The requirement for permanent residency (essentially, being required to have an office in Ontario) may be problematic for foreign lenders who wish to lend into Canada without establishing a new business in Canada.

Bank Act (Canada)

The 1999 amendments to the Bank Act, enabling foreign banks to establish and operate full service or lending branches in Canada, provide investment opportunities by reducing both barriers to entry and costs of administration. Foreign banks no longer have to incorporate a Canadian subsidiary or open a representative office. The amendments will hopefully promote foreign bank presence in Canada and encourage competition in the financial services sector.

Foreign bank branches generally have the same abilities as domestic banks and foreign bank subsidiaries, with the exception of taking deposits. Generally, full-service foreign branches may not accept retail deposits, which are deposits of less than $150,000, and lending branches may not accept any deposits or borrow funds except from other financial institutions. For lending branches only a minimal capital deposit of $100,000 is required. For both branches, there is an increased ability to rely on the corporate governance processes of the parent and the branches are less regulated.
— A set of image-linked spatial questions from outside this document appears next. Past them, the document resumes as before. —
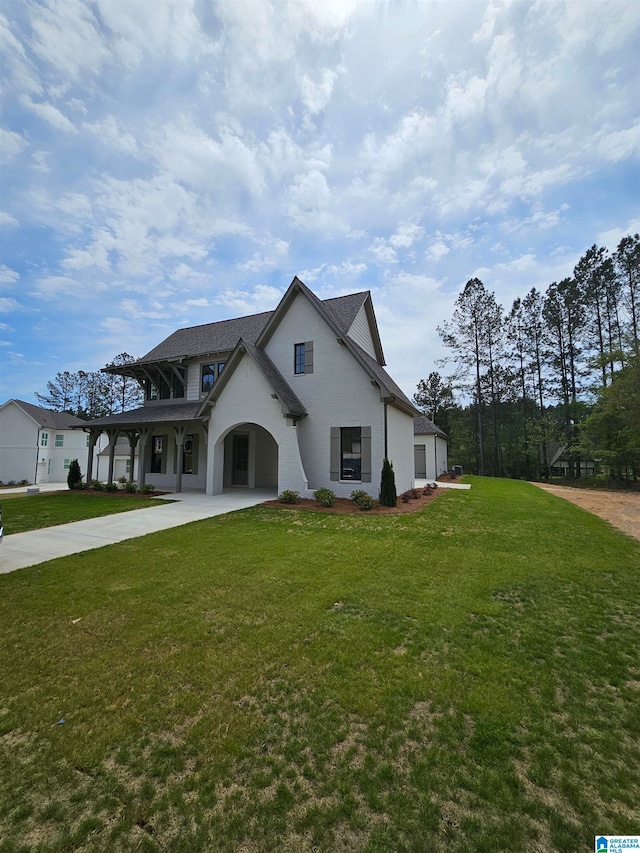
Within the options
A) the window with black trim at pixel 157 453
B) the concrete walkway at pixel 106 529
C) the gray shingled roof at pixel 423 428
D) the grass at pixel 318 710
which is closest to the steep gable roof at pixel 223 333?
the window with black trim at pixel 157 453

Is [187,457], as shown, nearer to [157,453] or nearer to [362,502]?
[157,453]

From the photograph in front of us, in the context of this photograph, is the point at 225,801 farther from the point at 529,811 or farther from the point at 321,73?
the point at 321,73

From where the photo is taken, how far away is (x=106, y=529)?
9727 millimetres

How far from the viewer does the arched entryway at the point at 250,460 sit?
18.6 m

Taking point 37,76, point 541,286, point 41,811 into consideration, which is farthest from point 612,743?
point 541,286

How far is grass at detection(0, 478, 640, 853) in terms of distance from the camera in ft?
6.66

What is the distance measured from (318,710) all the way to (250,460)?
53.0ft

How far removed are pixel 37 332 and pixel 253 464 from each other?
27537 mm

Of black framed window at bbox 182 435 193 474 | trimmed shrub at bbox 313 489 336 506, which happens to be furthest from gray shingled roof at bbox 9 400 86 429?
trimmed shrub at bbox 313 489 336 506

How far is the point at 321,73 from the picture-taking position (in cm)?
1160

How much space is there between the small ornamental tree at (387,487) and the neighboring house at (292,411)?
0.75 meters

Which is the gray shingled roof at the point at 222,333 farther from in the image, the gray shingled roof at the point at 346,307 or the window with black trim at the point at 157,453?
the window with black trim at the point at 157,453

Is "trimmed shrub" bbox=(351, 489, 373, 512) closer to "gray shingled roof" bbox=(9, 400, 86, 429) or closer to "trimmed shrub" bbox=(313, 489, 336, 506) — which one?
"trimmed shrub" bbox=(313, 489, 336, 506)

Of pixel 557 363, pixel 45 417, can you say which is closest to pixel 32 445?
pixel 45 417
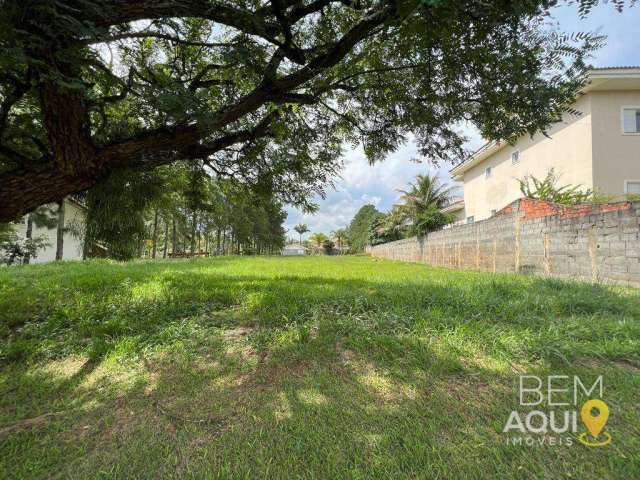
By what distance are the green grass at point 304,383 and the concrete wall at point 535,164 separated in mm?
6550

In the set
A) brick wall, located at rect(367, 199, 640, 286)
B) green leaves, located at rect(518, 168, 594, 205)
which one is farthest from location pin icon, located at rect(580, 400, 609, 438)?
green leaves, located at rect(518, 168, 594, 205)

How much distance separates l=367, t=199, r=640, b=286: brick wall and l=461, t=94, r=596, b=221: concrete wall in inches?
91.8

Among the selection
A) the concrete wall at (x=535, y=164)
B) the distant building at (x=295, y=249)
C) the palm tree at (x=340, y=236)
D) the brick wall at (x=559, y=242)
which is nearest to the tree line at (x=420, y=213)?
the concrete wall at (x=535, y=164)

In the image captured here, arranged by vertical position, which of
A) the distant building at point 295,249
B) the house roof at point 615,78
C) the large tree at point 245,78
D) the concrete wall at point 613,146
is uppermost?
the house roof at point 615,78

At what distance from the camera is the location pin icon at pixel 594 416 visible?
4.77 ft

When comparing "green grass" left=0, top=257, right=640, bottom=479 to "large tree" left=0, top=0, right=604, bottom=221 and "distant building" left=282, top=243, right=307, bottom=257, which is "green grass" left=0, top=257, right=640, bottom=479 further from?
"distant building" left=282, top=243, right=307, bottom=257

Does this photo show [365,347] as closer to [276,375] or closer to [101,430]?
[276,375]

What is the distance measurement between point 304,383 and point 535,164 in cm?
1393

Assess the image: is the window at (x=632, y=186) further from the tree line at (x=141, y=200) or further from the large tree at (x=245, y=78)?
the tree line at (x=141, y=200)

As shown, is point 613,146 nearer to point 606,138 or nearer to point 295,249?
point 606,138

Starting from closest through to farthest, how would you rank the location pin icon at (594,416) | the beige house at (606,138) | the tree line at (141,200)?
the location pin icon at (594,416)
the tree line at (141,200)
the beige house at (606,138)

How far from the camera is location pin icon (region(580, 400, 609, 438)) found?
4.77 ft

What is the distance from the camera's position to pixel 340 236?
198 feet

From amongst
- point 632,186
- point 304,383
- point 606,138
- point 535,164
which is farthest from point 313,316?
point 535,164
For example, foreign bank branches cannot be members of Canada Deposit Insurance Corporation and thus can avoid the costly regulatory compliance process associated with being a member. The ability of a foreign bank branch to lever off the capital of its parent bank gives foreign banks a greater opportunity to focus on commercial banking and engage in various lending activities.

The Income Tax Act was also amended to ensure that foreign bank branches would be subject to tax treatment equivalent to that which applied to Canadian domestic banks. For example, Canadian borrowers can make interest payments to authorized foreign banks without withholding tax since those banks are deemed to be resident in Canada for the purposes of amounts paid or credited to the bank when the payments are in respect of that bank’s Canadian banking business.

The content of this article is intended to provide a general guide to the subject matter. Specialist advice should be sought about your specific circumstances.